After initially losing accreditation in December because it failed to meet financial and governance requirements set by its accreditor, the Southern Association of Colleges and Schools Committee on Colleges (SACSCOC), SAU appealed the decision at a hearing last week. Following the unsuccessful appeal, the university has one more chance to remain accredited through an arbitration proceeding with SACSCOC this spring.
In a Thursday press release announcing the appeal result, SAU said it would pursue arbitration so that the Class of 2025 could graduate from an accredited institution, and reassured community members that the university “remains fully operational” for the time being. SACSCOC did not immediately respond to a request for comment but is expected to release a statement explaining its decision soon.
Asking for arbitration allows the university to remain accredited on a probationary basis until the process is complete, according to SACSCOC’s website. The accreditor describes its arbitration process as “final and binding.”
SAU now finds itself in exactly the same position it was in a year ago when it lost accreditation and its appeal hearing. The university became the first institution ever to pursue SACSCOC’s arbitration process, which it won to restore accreditation in July 2024. That victory allowed SAU to remain accredited on probation this school year until SACSCOC revoked its accreditation again in December.
If SAU lost accreditation permanently, it would lose federal funding and the value of its degrees would drop dramatically. But even if the school manages to remain accredited, it faces an uphill battle to rehabilitate its reputation and secure its finances after a grueling year of declining enrollment, accumulating debt, and mounting calls from alumni and former trustees to replace its top leaders. The university is also under investigation from the NC attorney general’s office over allegations related to its board of trustees, as INDY and The Assembly first reported.

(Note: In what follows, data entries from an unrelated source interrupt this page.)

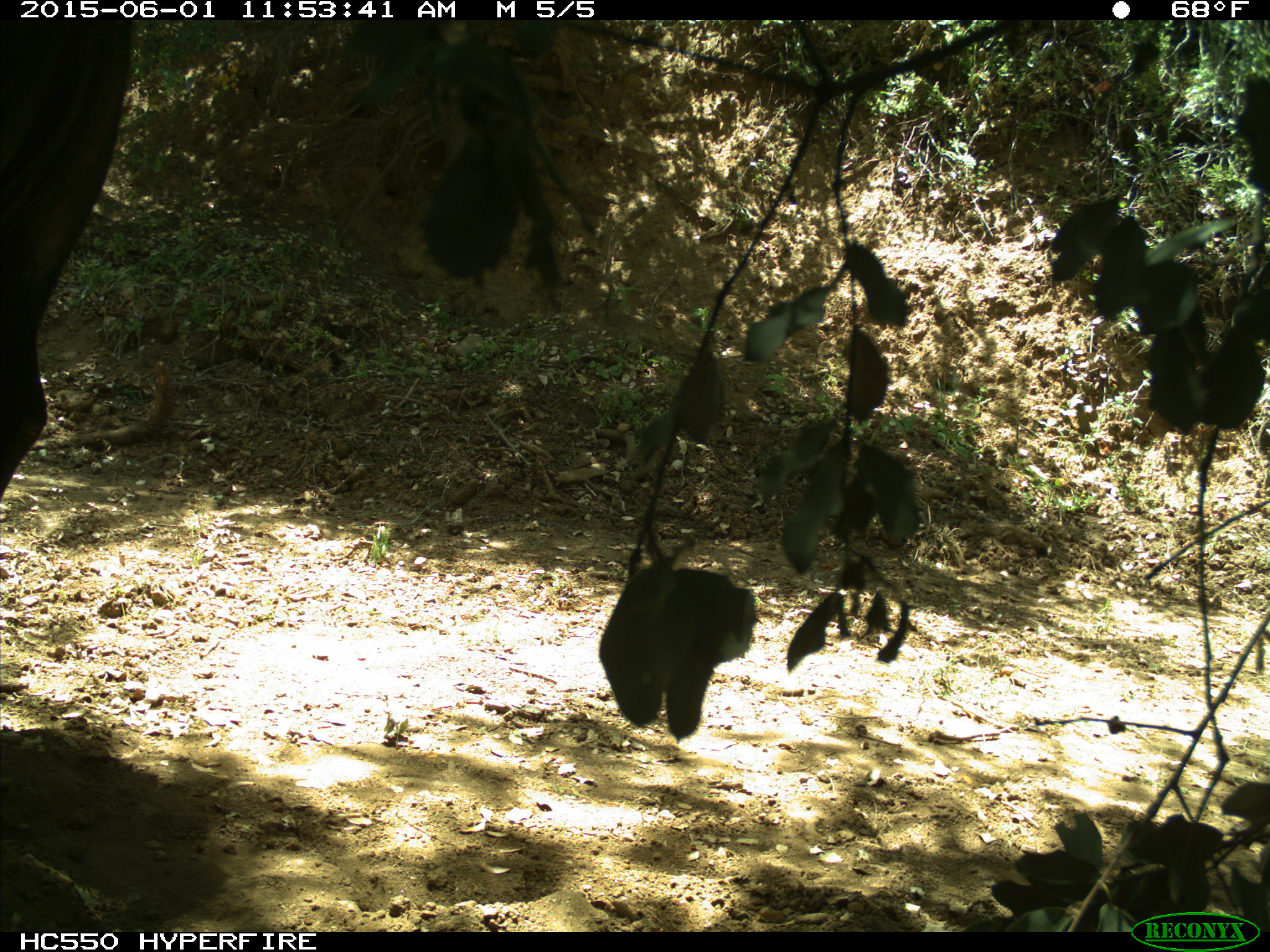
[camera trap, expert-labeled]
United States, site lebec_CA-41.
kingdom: Animalia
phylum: Chordata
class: Mammalia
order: Artiodactyla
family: Bovidae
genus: Bos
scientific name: Bos taurus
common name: domestic cow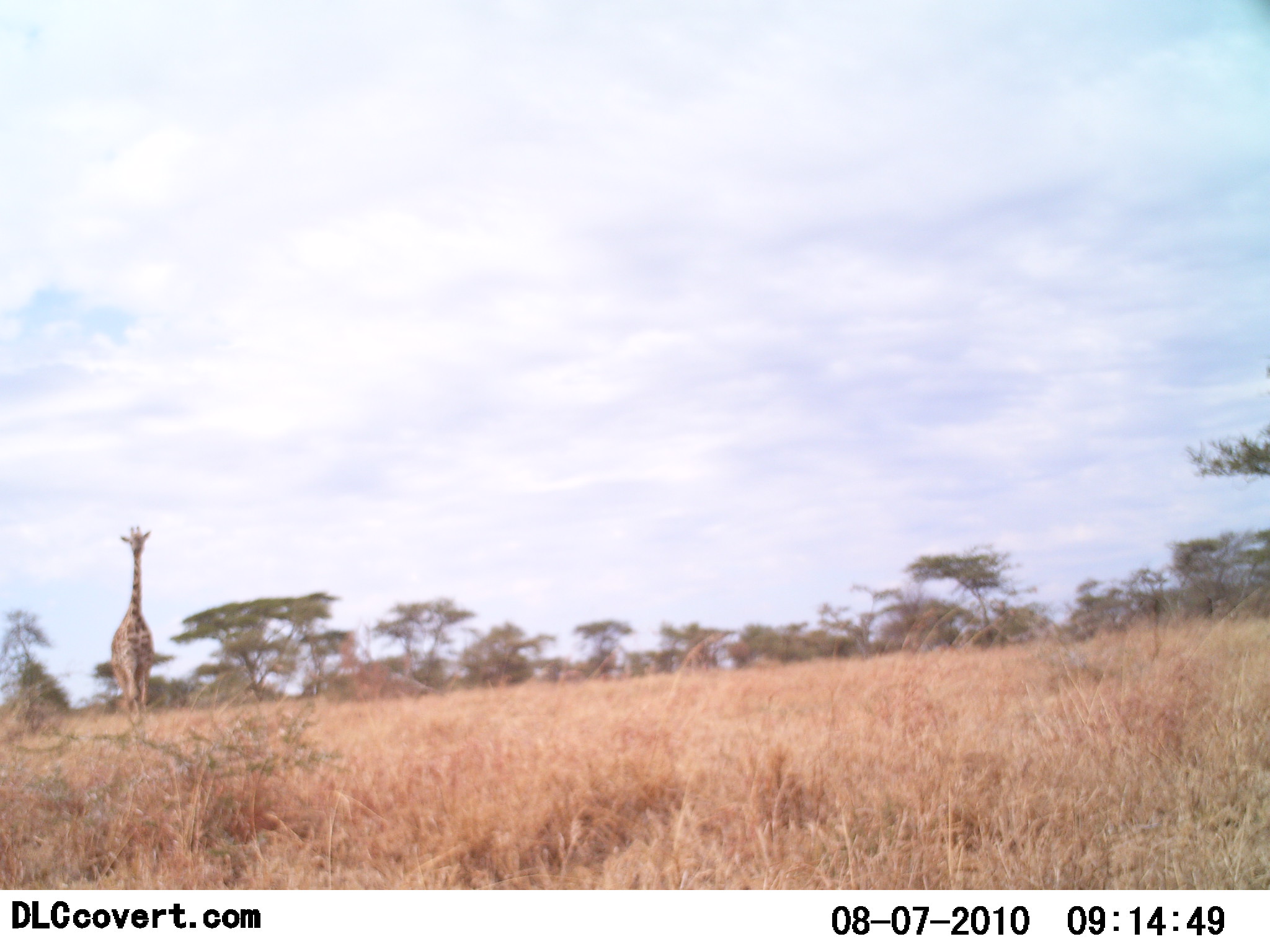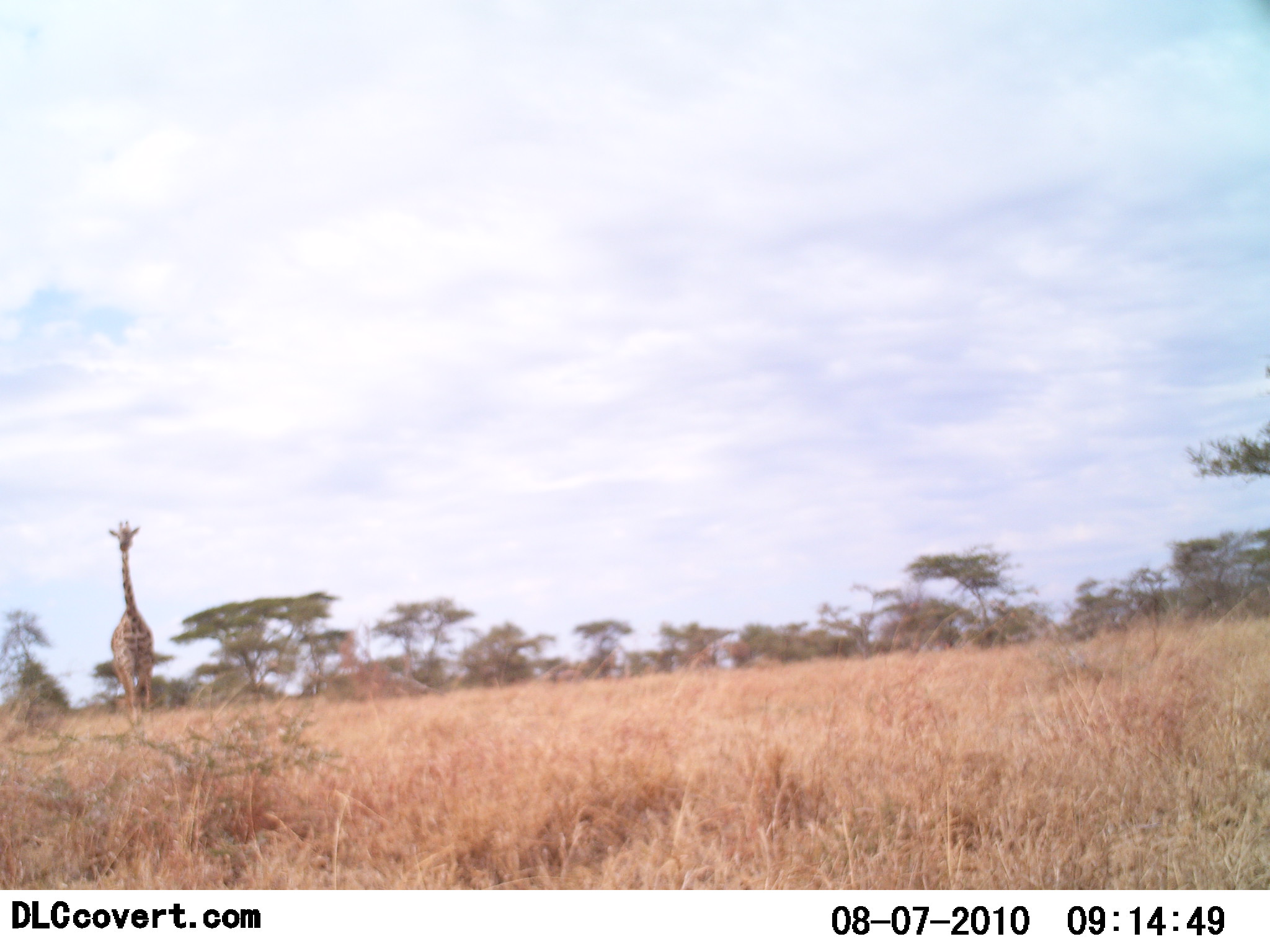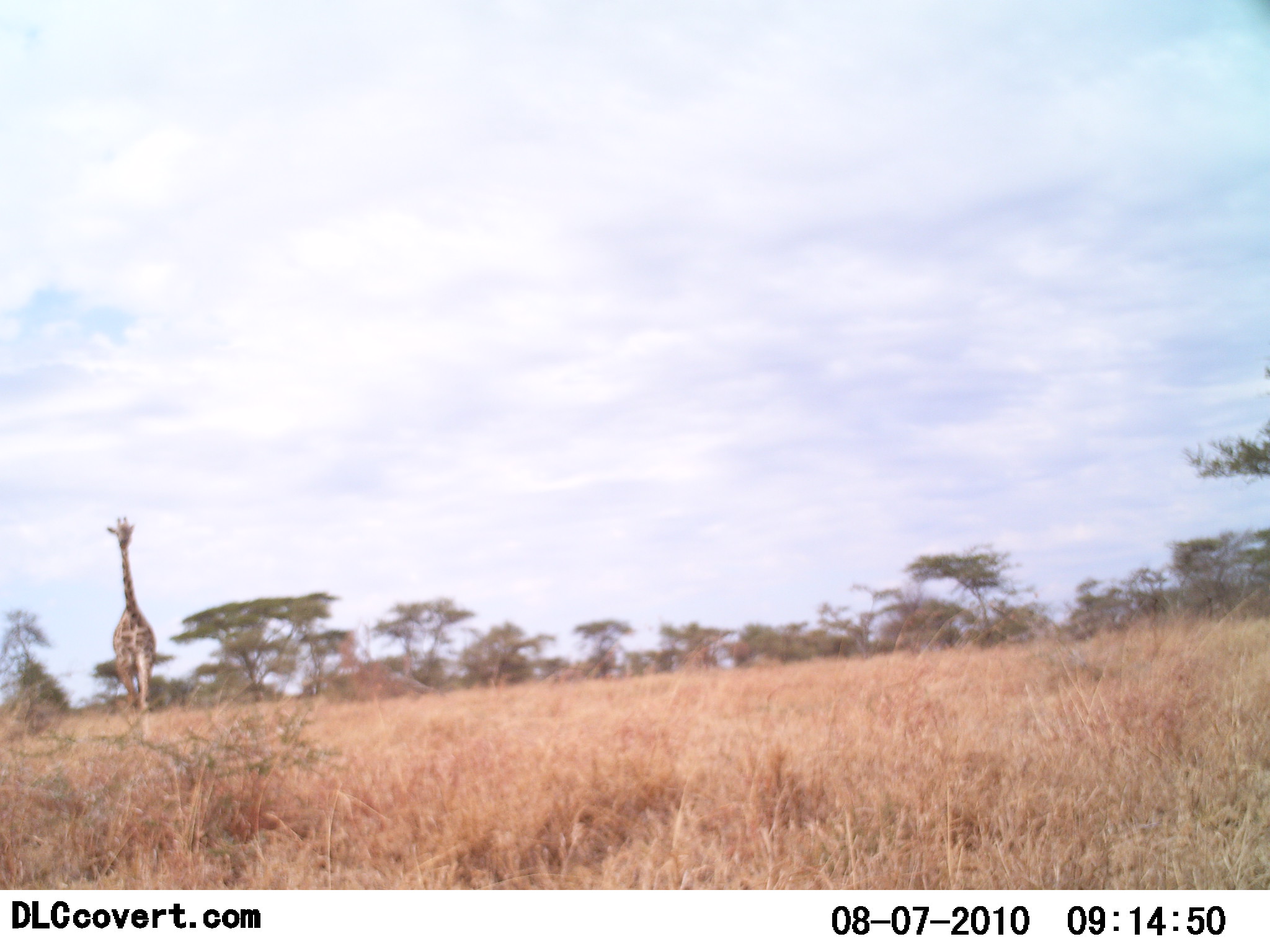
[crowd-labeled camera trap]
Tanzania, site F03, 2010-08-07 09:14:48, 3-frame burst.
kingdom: Animalia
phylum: Chordata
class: Mammalia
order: Artiodactyla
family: Giraffidae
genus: Giraffa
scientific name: Giraffa camelopardalis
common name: giraffe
Giraffe (Giraffa camelopardalis), count 1. Behavior (volunteer vote fractions): standing 14%, resting 0%, moving 93%, interacting 0%. Young present (vote fraction): 0%. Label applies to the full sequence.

In its press release, SAU wrote that it has secured “up to $70 million in sustainability-focused funding at competitive market rates and terms,” noting that the deal is “anticipated” to close this month and that a non-disclosure agreement prevents the university from naming its financial backer. It’s unclear whether the university is referencing the development firm 50 Plus 1 Sports, with which the university has been negotiating a land lease agreement, or a new agreement with a different partner. 50 Plus 1 Sports did not immediately respond to a request for comment.
That $70 million could help the university pay off tens of millions of dollars of debt and address deferred maintenance issues on campus. However, SACSCOC has yet to make its own announcement regarding its decision to deny the university’s appeal, so it’s unclear whether the cash infusion alone would fully address SAU’s noncompliance issues.
In the press release, SAU’s board vice chair Hadley Evans described the money as a “game-changer” that would pave the way to financial sustainability through “strategic campus development.”
University board chair Brian Boulware projected confidence in SAU’s future despite the setback.
“We have made substantial progress and are confident that our strengthened financial position and governance will ensure a positive outcome,” Boulware said in the press release. “SAU is resilient, and we are resolute in our commitment to academic excellence.”
According to SACSCOC’s website, Saint Augustine’s has 10 calendar days after the appeals committee shares its final decision to submit a “notice of arbitration” to SACSCOC accompanied by a $15,000 check to cover arbitration expenses.